CRDT for counting dislikes #707

k98kurz · 2022-07-30T19:32:22Z

k98kurz
Jul 30, 2022

Has anyone considered using a CRDT for counting dislikes? In particular, the ORSet and PNCounter might be useful here.

CRDT Overview

A Conflict-free Replicated Data Type (also called Convergent and Commutative Replicated Data Type) is a collaborative data structure that guarantees a form of correctness called "strong eventual consistency" which essentially guarantees eventual consistency under all network behaviors and structures; i.e. it guarantees availability and eventual consistency in the presence of temporary partitions, a pragmatic solution for the CAP theorem problem.
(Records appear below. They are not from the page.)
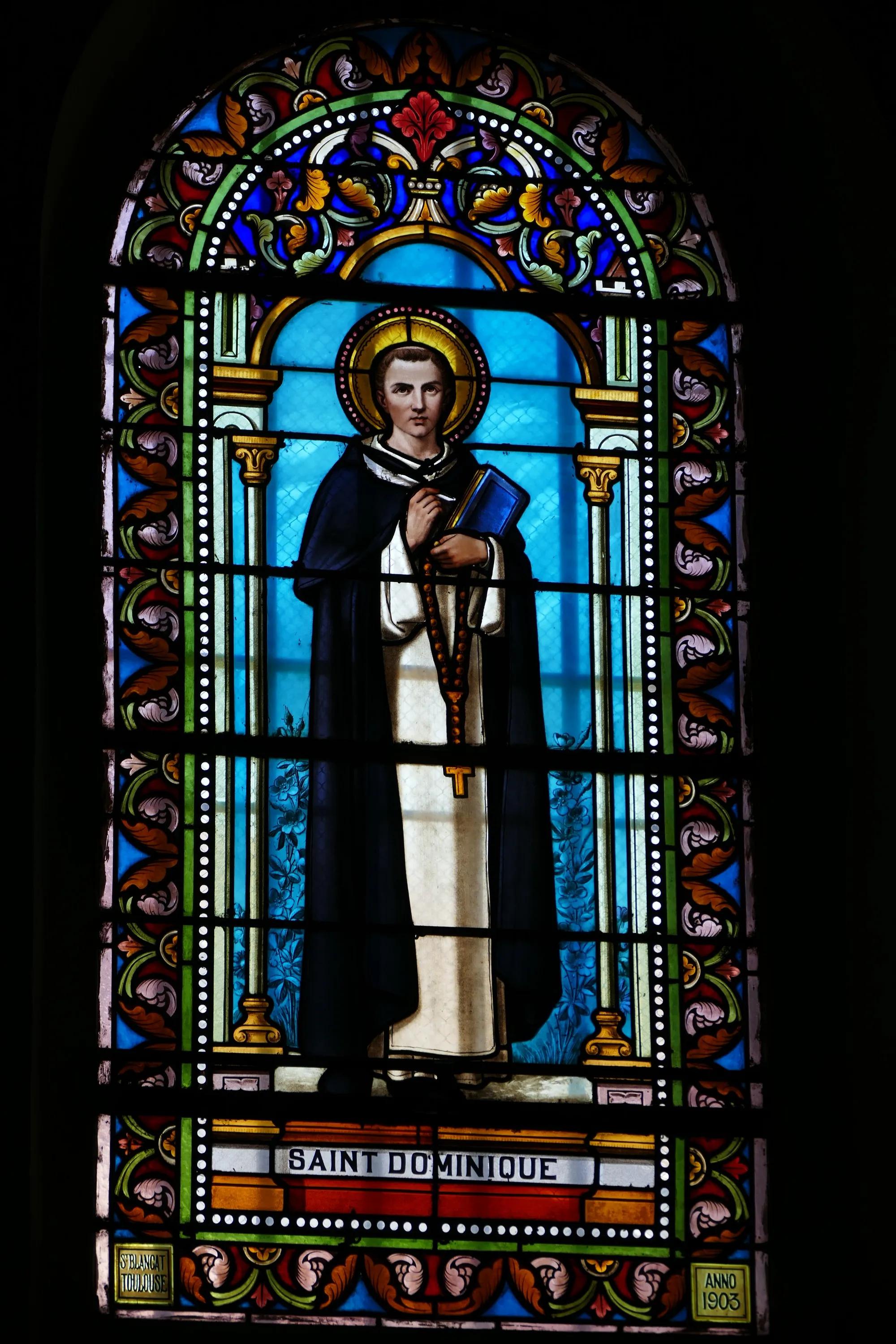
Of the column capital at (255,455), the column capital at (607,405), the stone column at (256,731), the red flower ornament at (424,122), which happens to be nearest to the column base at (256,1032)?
the stone column at (256,731)

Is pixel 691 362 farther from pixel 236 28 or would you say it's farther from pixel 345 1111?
pixel 345 1111

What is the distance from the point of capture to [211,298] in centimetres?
880

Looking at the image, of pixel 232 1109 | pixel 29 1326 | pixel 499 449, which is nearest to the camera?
pixel 29 1326

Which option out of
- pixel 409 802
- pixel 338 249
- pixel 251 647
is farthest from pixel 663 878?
pixel 338 249

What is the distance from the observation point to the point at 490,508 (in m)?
8.73

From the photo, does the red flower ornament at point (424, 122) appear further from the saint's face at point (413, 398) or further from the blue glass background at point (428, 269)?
the saint's face at point (413, 398)

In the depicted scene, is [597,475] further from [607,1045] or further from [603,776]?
[607,1045]

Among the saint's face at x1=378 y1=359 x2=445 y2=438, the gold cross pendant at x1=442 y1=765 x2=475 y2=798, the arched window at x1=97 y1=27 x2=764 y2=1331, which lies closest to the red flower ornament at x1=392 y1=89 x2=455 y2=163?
the arched window at x1=97 y1=27 x2=764 y2=1331

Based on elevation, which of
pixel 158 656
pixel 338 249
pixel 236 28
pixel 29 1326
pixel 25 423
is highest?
pixel 236 28

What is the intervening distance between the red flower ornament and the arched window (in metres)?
0.01

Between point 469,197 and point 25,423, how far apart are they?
1.59 metres

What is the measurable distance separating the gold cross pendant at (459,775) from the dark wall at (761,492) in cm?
74

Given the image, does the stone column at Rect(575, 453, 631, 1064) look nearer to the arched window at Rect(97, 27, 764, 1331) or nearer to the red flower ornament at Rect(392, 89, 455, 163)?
the arched window at Rect(97, 27, 764, 1331)

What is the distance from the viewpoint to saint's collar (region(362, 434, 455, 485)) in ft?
28.7
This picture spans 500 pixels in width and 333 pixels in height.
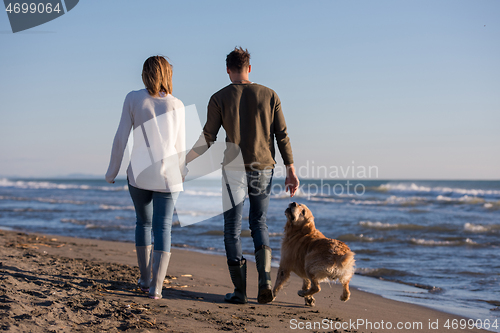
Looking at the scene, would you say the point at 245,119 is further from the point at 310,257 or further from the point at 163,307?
the point at 163,307

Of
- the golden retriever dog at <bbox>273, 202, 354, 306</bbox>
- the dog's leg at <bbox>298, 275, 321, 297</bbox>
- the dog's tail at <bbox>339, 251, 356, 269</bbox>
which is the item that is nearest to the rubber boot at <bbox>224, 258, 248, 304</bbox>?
the golden retriever dog at <bbox>273, 202, 354, 306</bbox>

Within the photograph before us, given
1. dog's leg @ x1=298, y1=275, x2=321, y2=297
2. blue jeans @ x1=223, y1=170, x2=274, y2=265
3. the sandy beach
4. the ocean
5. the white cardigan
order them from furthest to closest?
the ocean, dog's leg @ x1=298, y1=275, x2=321, y2=297, blue jeans @ x1=223, y1=170, x2=274, y2=265, the white cardigan, the sandy beach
Importantly, unlike systems such as git, merging is always automatic and guarantees no conflicts; however, like git, the result is not always semantically correct, but semantics are not part of the problems that CRDTs can solve for this extension.

A CRDT is formed by finding data types that have an operation that is associative, commutative, and idempotent and applying only those operation for synchronizing updates; only one operation can be applied to an underlying data type, but multiple data types and operations can be used to generate a CRDT object.

Associative: (a ○ b) ○ c = a ○ (b ○ c); or f(f(a, b), c) = f(a, f(b, c))
Commutative: a ○ b = b ○ a; or f(a, b) = f(b, a)
Idempotent: (a ○ b) ○ b = a ○ b; or f(f(a, b), b) = f(a, b)

An example of this is the (unordered) set union operator.
Associative: ({a} U {b}) U {c} = {a} U ({b} U {c}) = {a, b, c}
Commutative: {a} U {b} = {b} U {a} = {a, b}
Idempotent: ({a} U {b}) U {b} = {a} U {b} = {a, b}

Another example of this is the int max operator:
Associative: max(max(a, b), c) = max(a, max(b, c))
Commutative: max(a, b) = max(b, a)
Idempotent: max(max(a, b), b) = max(a, b)

A useful feature for advanced uses is composability: given any number of proven-correct CRDTs, composing them together yields another CRDT. ("Proven correctness" in this case refers to a mathematical proof. See A comprehensive study of Convergent and Commutative Replicated Data Types for a comprehensive exploration of this proven correctness.) The CRDTs I propose are simple compositions: the ORSet, a composition of two sets, and the PNCounter, a composition of two integers.

ORSet

The Observed-Remove Set is a simple CRDT for creating a Set with dynamic membership. It is composed of two sets each using the union operator, with the final Set being the Observed set minus the Remove set. Lamport timestamp metadata is used to ensure that an individual item can be added, removed, re-added, re-removed, etc: given an item that is a member of both sets, the version with the higher Lamport timestamp takes precedence; if the timestamps are identical (i.e. concurrent updates), we apply a tie breaker rule (either add-biased or remove-biased); when an item is superseded, its old version is simply dropped from the data structure, and any later applications of that old item will also be dropped. Any number of collaborators can issue updates and guarantee that all participants will eventually have the same output set. (Lamport timestamp requires that each node synchronizes to the observed Lamport timestamp of other nodes, i.e. local_time = max(local_time, received_time) + 1; each write or read event causes the local timestamp to increment to preserve causality/ordering.)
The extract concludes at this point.